I think that's quite clear, meaning roughly, "unless you have an exceptional case you MUST NOT do this". It is not meant to provide plausible deniability. It's not the soft 'P3' class kind of spec you see described get in commercial requirements documents - SHOULD does not mean optional, or nice to have. It will be interesting to hear whenever someone tries to play this card, just what their exceptional case was that lead them to using GET instead of POST. If this was a security issue, and do note, that under some interpretations it *is* a security issue, the action would be clear - fix it. It's a bug. I'm tending to fall on the same side as Sam Ruby on this one - web developers need to provide reasonable care.

Round up the usual suspects

So not only do we have people that do not read web specs when they need to, we seem to have people that read them at the wrong time to attempt to retroactively establish plausible deniability.


Perhaps it's too inconvenient to follow Internet specs. Perhaps it's easier to pretend to live in some kind of realtechnik psuedo-reality where specs don't matter, than fix your work. I'm shocked, just shocked :)

October 24, 2005 10:17 PM


(October 26, 2005 04:15 AM #)

As a stop-gap, what's your opinion on adding rel="nofollow" to these sorts of links, which I've seen a few web apps do?

Bill de hOra
(October 27, 2005 02:25 AM #)


nofollow: it (might) work if robots obeyed it. Is it uniform though?

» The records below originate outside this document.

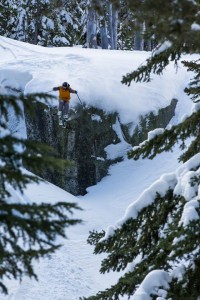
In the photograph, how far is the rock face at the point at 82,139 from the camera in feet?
65.7

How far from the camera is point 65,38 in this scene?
37750 millimetres

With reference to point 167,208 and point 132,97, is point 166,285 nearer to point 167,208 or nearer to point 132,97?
point 167,208

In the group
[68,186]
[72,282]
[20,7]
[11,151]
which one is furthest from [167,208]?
[20,7]

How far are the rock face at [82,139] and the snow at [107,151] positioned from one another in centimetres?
29

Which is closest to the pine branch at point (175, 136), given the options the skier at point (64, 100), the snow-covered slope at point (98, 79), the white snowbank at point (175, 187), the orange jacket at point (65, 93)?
the white snowbank at point (175, 187)

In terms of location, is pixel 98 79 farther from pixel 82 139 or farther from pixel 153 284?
pixel 153 284

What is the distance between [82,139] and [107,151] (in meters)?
1.21

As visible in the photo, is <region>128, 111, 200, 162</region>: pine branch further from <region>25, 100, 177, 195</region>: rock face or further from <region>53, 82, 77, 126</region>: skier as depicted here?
<region>25, 100, 177, 195</region>: rock face

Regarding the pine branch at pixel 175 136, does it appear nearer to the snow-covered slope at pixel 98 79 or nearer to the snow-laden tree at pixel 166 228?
the snow-laden tree at pixel 166 228

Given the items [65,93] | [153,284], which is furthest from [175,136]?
[65,93]

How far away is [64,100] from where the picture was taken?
19.3 m

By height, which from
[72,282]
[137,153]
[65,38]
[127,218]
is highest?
[65,38]

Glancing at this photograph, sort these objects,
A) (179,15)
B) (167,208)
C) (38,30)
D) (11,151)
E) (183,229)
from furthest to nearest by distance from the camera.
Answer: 1. (38,30)
2. (167,208)
3. (183,229)
4. (11,151)
5. (179,15)

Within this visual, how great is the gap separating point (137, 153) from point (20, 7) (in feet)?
104
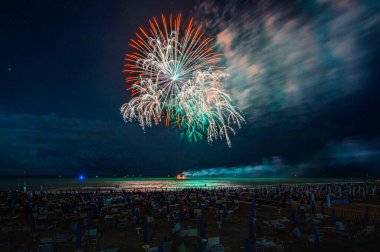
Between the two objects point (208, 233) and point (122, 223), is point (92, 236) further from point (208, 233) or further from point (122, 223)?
point (208, 233)

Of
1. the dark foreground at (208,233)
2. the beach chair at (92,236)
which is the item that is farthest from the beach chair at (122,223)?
the beach chair at (92,236)

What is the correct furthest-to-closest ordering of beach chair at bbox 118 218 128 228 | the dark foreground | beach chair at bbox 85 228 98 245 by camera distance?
beach chair at bbox 118 218 128 228 → beach chair at bbox 85 228 98 245 → the dark foreground

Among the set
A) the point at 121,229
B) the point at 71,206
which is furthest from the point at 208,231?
the point at 71,206

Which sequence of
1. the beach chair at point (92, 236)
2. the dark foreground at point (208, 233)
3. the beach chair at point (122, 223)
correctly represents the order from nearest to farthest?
the dark foreground at point (208, 233)
the beach chair at point (92, 236)
the beach chair at point (122, 223)

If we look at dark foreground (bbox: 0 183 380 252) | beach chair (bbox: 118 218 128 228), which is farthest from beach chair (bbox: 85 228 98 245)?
beach chair (bbox: 118 218 128 228)

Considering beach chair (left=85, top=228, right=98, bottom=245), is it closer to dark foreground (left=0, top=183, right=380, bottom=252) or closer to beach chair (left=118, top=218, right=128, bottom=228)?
dark foreground (left=0, top=183, right=380, bottom=252)

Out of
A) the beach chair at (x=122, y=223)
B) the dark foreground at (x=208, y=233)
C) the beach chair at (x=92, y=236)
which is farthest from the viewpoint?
the beach chair at (x=122, y=223)

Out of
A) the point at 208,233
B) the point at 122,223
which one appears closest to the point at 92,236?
the point at 122,223

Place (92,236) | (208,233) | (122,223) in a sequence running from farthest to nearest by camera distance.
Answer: (122,223) < (208,233) < (92,236)

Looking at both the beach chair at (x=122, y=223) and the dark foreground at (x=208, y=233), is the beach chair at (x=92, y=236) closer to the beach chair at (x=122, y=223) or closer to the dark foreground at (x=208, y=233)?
the dark foreground at (x=208, y=233)

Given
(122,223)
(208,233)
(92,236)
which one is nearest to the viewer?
(92,236)

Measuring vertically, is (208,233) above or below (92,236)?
below

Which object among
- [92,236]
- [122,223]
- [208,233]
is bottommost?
[208,233]

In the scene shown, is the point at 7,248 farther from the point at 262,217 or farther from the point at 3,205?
the point at 3,205
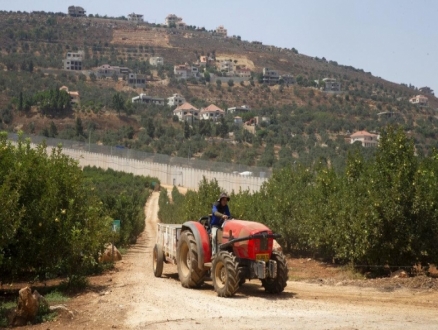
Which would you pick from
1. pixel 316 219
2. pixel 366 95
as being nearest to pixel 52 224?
pixel 316 219

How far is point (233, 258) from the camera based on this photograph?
1630 cm

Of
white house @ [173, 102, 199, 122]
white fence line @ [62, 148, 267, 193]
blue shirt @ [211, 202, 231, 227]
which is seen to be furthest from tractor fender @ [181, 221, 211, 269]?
white house @ [173, 102, 199, 122]

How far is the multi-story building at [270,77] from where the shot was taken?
18488 centimetres

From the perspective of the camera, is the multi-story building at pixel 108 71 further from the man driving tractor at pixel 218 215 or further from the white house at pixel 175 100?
the man driving tractor at pixel 218 215

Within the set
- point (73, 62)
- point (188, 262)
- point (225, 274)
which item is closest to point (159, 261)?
point (188, 262)

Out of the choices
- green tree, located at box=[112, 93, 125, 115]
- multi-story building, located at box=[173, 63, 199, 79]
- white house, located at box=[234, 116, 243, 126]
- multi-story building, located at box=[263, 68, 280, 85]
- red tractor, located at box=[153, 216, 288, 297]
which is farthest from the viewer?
multi-story building, located at box=[173, 63, 199, 79]

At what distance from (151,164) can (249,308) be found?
253 ft

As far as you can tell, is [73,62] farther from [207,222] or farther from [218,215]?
[218,215]

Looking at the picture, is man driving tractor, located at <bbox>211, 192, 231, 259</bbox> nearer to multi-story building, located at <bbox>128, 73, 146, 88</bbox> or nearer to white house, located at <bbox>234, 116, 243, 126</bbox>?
white house, located at <bbox>234, 116, 243, 126</bbox>

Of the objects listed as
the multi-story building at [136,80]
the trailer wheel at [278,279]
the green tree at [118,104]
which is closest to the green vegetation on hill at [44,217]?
the trailer wheel at [278,279]

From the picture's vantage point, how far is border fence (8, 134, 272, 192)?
69.7 m

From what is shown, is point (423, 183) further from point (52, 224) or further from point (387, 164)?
point (52, 224)

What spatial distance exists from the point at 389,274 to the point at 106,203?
2091cm

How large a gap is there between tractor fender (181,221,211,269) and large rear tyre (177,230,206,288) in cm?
20
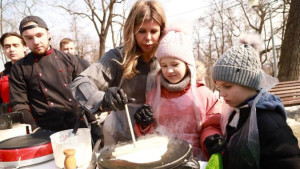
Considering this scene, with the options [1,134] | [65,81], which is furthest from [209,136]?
[65,81]

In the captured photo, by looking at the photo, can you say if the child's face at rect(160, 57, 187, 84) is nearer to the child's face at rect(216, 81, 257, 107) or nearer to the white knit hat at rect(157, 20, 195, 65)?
the white knit hat at rect(157, 20, 195, 65)

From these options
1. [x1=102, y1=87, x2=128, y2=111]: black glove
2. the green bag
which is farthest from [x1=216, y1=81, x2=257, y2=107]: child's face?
[x1=102, y1=87, x2=128, y2=111]: black glove

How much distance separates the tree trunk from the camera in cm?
522

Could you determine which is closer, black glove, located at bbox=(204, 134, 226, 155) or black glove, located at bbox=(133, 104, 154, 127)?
black glove, located at bbox=(204, 134, 226, 155)

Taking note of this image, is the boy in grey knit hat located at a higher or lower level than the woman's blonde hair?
Result: lower

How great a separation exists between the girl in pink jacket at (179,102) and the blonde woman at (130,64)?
7.0 inches

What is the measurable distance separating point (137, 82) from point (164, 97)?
31 cm

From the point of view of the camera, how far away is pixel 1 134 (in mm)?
1688

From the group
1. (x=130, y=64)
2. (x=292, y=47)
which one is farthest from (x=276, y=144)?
(x=292, y=47)

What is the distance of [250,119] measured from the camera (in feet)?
4.12

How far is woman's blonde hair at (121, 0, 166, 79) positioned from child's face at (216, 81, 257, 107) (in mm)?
765

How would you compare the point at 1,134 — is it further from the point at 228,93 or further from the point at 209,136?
the point at 228,93

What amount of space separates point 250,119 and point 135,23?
1163 mm

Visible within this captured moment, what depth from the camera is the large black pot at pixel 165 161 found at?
1003 mm
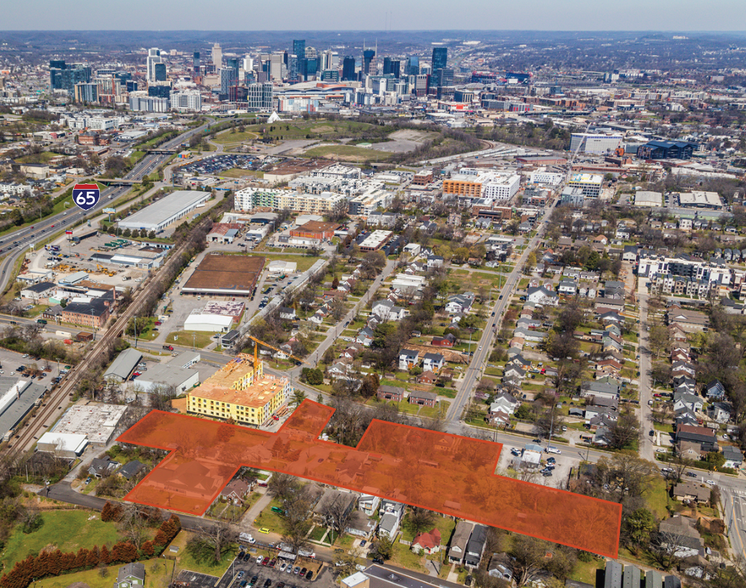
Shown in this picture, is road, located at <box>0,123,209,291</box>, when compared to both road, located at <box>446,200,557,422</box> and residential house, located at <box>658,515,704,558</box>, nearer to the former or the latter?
road, located at <box>446,200,557,422</box>

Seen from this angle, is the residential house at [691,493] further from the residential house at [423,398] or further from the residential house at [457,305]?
the residential house at [457,305]

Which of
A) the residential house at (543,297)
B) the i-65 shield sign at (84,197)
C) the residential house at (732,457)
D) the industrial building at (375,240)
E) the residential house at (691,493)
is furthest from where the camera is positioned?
the i-65 shield sign at (84,197)

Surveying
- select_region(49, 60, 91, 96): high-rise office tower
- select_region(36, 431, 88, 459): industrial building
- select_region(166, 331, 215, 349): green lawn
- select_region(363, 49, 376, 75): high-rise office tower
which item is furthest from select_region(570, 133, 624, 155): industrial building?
select_region(49, 60, 91, 96): high-rise office tower

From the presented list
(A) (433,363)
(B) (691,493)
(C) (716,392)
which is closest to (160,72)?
(A) (433,363)

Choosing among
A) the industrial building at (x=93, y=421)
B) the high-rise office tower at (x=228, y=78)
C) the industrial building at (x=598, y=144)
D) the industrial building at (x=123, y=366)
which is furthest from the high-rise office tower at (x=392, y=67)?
the industrial building at (x=93, y=421)

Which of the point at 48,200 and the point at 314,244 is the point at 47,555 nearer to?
the point at 314,244

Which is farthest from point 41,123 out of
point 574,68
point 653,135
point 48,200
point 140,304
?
point 574,68

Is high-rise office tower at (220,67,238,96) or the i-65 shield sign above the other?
high-rise office tower at (220,67,238,96)

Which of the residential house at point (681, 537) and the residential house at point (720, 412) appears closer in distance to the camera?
the residential house at point (681, 537)
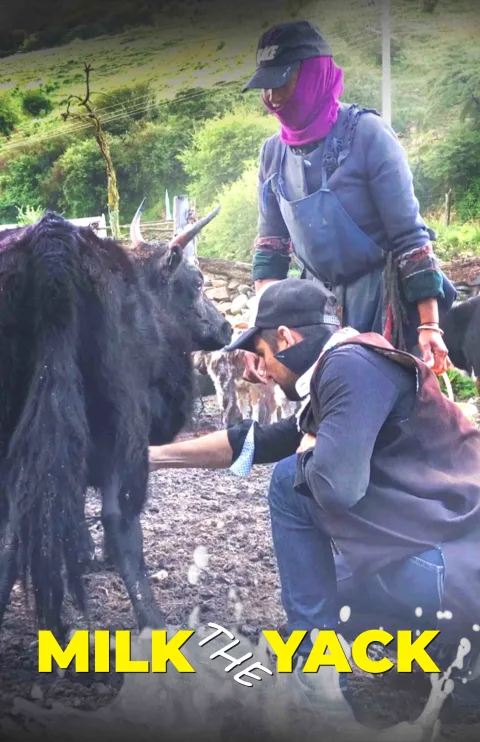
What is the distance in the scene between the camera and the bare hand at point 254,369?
2.91m

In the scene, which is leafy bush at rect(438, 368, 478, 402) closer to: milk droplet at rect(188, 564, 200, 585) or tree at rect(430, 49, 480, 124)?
tree at rect(430, 49, 480, 124)

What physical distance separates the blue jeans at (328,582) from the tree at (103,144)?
1.12 metres

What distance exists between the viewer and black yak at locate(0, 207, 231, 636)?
279 centimetres

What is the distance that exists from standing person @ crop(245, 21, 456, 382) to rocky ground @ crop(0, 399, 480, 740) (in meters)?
0.56

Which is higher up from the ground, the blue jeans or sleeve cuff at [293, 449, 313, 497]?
sleeve cuff at [293, 449, 313, 497]

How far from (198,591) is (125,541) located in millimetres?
331

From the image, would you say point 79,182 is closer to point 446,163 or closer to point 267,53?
point 267,53


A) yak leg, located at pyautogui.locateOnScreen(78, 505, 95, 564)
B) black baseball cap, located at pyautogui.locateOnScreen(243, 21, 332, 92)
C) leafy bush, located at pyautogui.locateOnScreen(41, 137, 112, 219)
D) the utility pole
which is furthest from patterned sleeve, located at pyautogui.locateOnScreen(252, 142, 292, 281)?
yak leg, located at pyautogui.locateOnScreen(78, 505, 95, 564)

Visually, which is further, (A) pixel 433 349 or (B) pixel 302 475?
(A) pixel 433 349

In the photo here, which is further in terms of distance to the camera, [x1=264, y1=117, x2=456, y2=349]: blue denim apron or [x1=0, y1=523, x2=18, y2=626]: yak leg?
[x1=0, y1=523, x2=18, y2=626]: yak leg

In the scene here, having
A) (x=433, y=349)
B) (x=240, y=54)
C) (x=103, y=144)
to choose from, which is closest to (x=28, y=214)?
(x=103, y=144)

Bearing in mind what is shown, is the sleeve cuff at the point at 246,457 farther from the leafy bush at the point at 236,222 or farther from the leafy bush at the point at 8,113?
the leafy bush at the point at 8,113

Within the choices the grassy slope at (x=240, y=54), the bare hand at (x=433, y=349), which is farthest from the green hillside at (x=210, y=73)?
the bare hand at (x=433, y=349)

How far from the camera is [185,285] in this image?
3211 millimetres
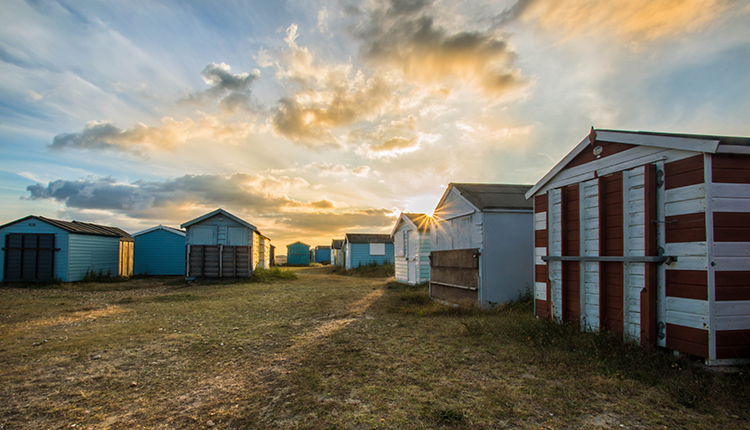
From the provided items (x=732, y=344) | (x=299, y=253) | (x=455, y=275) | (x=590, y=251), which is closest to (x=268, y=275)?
(x=455, y=275)

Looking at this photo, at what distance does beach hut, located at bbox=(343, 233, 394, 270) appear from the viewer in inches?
1359

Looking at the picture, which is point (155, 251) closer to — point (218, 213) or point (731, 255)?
point (218, 213)

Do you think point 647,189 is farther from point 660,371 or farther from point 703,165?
point 660,371

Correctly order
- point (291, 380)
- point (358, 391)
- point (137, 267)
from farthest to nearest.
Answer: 1. point (137, 267)
2. point (291, 380)
3. point (358, 391)

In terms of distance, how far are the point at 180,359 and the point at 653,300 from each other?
785cm

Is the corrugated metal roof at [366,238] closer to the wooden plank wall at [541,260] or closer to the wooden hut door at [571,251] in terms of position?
A: the wooden plank wall at [541,260]

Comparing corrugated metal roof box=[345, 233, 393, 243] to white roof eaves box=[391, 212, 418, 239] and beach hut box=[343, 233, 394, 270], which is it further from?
white roof eaves box=[391, 212, 418, 239]

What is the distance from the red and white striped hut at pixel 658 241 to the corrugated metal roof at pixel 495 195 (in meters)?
3.43

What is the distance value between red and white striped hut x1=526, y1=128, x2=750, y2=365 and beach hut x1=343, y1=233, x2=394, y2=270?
27.6 m

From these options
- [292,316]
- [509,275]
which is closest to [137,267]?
[292,316]

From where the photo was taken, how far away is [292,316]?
10242mm

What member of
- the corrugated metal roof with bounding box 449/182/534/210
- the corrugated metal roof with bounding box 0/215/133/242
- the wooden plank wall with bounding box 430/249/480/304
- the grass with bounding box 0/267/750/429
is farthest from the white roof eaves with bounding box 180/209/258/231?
the corrugated metal roof with bounding box 449/182/534/210

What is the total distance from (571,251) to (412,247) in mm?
13154

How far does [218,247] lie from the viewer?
21.7m
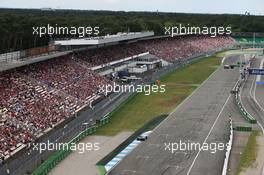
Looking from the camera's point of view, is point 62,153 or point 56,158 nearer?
point 56,158

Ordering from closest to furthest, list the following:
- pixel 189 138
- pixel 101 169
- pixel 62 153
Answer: pixel 101 169 < pixel 62 153 < pixel 189 138

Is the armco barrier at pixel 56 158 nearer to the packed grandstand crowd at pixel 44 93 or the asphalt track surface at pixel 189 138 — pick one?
the packed grandstand crowd at pixel 44 93

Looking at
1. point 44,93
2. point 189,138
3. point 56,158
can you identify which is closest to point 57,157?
point 56,158

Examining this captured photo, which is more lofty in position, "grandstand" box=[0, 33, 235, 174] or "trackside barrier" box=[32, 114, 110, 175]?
"grandstand" box=[0, 33, 235, 174]

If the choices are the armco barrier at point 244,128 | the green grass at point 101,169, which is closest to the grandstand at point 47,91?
the green grass at point 101,169

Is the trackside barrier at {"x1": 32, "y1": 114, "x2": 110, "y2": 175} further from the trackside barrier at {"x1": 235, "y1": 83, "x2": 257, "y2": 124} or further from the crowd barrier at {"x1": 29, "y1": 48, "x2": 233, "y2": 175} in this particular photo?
the trackside barrier at {"x1": 235, "y1": 83, "x2": 257, "y2": 124}

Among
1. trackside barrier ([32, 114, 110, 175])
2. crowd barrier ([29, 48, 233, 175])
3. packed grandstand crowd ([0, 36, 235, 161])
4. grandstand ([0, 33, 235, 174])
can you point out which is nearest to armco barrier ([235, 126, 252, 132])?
crowd barrier ([29, 48, 233, 175])

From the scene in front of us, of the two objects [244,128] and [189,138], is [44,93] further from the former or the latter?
[244,128]
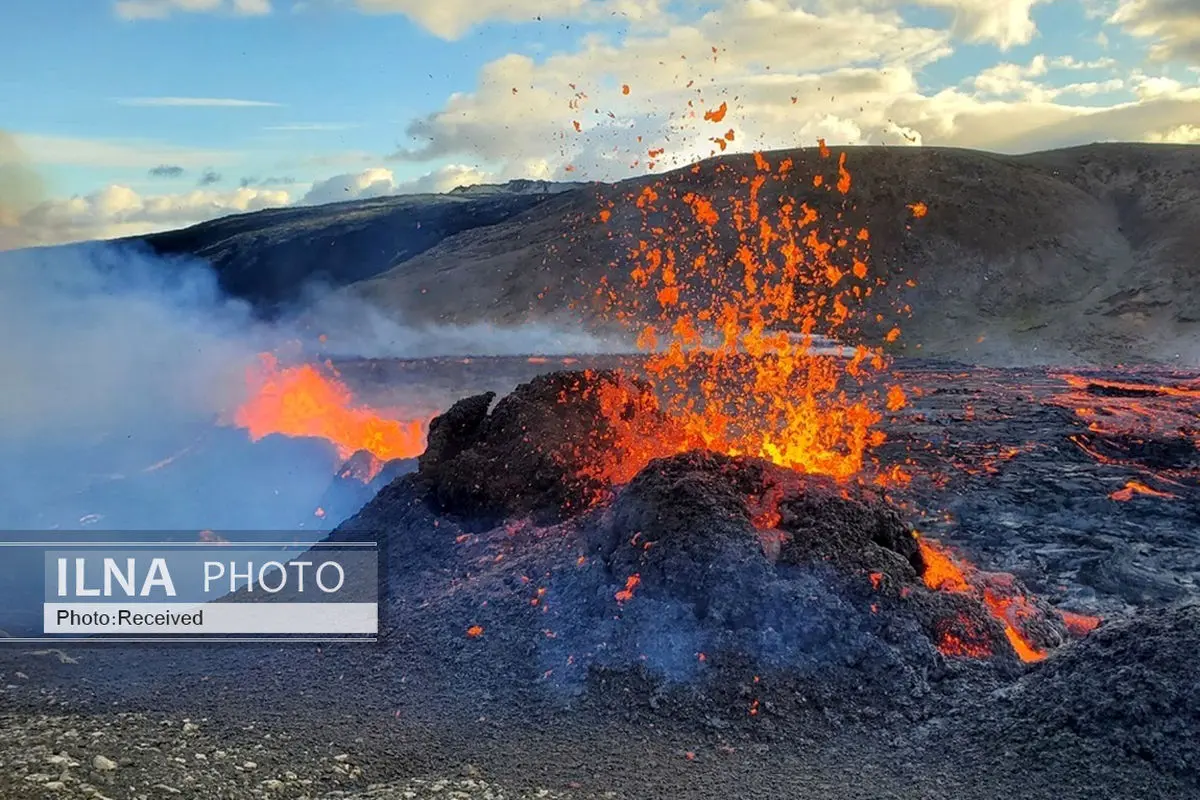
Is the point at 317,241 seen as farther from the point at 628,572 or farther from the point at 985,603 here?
the point at 985,603

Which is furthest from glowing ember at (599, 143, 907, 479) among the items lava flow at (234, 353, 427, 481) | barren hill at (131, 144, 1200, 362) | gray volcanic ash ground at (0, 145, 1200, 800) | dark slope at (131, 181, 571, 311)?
dark slope at (131, 181, 571, 311)

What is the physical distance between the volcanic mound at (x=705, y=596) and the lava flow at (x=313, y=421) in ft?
18.2

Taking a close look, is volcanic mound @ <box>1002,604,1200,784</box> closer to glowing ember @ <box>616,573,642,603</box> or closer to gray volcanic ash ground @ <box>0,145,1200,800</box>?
gray volcanic ash ground @ <box>0,145,1200,800</box>

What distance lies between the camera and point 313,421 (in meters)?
18.5

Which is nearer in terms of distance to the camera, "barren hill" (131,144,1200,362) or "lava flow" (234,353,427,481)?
"lava flow" (234,353,427,481)

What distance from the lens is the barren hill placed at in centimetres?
3934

But then might not people add nofollow and go home with a fix that has less standing than SHOULD NOT (for any definition of SHOULD NOT)? And... 6,12,18,24 months from now we'll be back here listening to people calling foul on some other accelerator that doesn't respect nofollow.

Scenario: someone writes one of these robots with the malicious intent of trashing data, as opposed to coding to spec. Then it'll be recast as a security problem, and people *will* fix their apps and frameworks.

(October 27, 2005 03:07 AM #)

Yeah, nofollow is only a step on the road to a proper fix.

It's a pity that the W3C won't be doing any fixing of HTML to make it easier to avoid this idiom. Maybe WHAT-WG will get some traction with nested forms etc.